[Passage extrait]
+ + + +

Sachant également que si elle était autorisée par Gilead, la production en version générique du traitement reviendrait à une quarantaine de dollars pour un traitement annuel, selon l’évaluation présentée par des chercheurs présents à Munich, sur une hypothèse de commandes pour 10 millions de personnes…
Le traitement par injection, note encore l’épidémiologiste, est moins stigmatisant, notamment pour les femmes, que celui par voie orale, c’est une des raisons qui font qu’il est plus efficace".
Infections en baisse, mais...Dans le monde, "le nombre d'infections par le VIH a beaucoup baissé, mais on reste à des chiffres élevés avec 1,3 million de contaminations", poursuit Yazdan Yazdanpanah. Mais d’autres chiffres sont encourageants.
"La baisse de 60 % des contaminations depuis une quinzaine d’années mais cela ne suffit pas. Si l’on veut aller vers une éradication en 2030, il faudra faire plus. En Afrique du Sud et de l’Est où les taux d’infection étaient les plus importants, on a plus progressé qu’en Europe de l’Est et en Asie centrale […] Il faut avoir des objectifs et 2030 est un objectif qui permet de progresser". Question de moyens, mais aussi "de volonté politique"

+ + + +

[Données fournies]
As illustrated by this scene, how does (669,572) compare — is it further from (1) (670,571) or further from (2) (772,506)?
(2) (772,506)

+ + + +

[Consignes à suivre]
a – Recopiez, dans le passage sur la lutte contre le VIH, tout ce qui va de « Sachant également que » jusqu'à « chiffres sont encourageants. ».
b – Reprenez le passage sur la lutte contre le VIH là où il s'arrête et prolongez-le.
Les lignes forment un matériau indépendant du passage.

[Corrigé de l'exercice]
a –
Sachant également que si elle était autorisée par Gilead, la production en version générique du traitement reviendrait à une quarantaine de dollars pour un traitement annuel, selon l’évaluation présentée par des chercheurs présents à Munich, sur une hypothèse de commandes pour 10 millions de personnes…
Le traitement par injection, note encore l’épidémiologiste, est moins stigmatisant, notamment pour les femmes, que celui par voie orale, c’est une des raisons qui font qu’il est plus efficace".
Infections en baisse, mais...Dans le monde, "le nombre d'infections par le VIH a beaucoup baissé, mais on reste à des chiffres élevés avec 1,3 million de contaminations", poursuit Yazdan Yazdanpanah. Mais d’autres chiffres sont encourageants.

b –
Yazdan Yazdanpanah
Si quelque 30 millions de personnes vivant avec le virus du sida dans le monde bénéficient d’un traitement antirétroviral, quelque 10 millions en sont privées. Environ 1,3 million de personnes ont été nouvellement infectées par le VIH en 2023. En France, "on note 4 à 5.000 nouvelles infections par an, c’est en baisse, mais pas assez. Nous avons les outils, il faut juste travailler sur leur développement. Il y a des populations plus touchées, il faut se concentrer sur elles. 40 % des nouvelles infections, par exemple, concernent les hommes qui ont des relations avec des hommes". Aujourd’hui "il y a aussi les migrants" qui n’ont pas forcément accès aux soins et à l’information".
Si la maladie "ne fait plus peur aux jeunes générations", Yazdan Yazdanpanah insiste sur le dépistage comme outil de prévention. "Dans les labos, cela se fait sans ordonnance et c’est gratuit".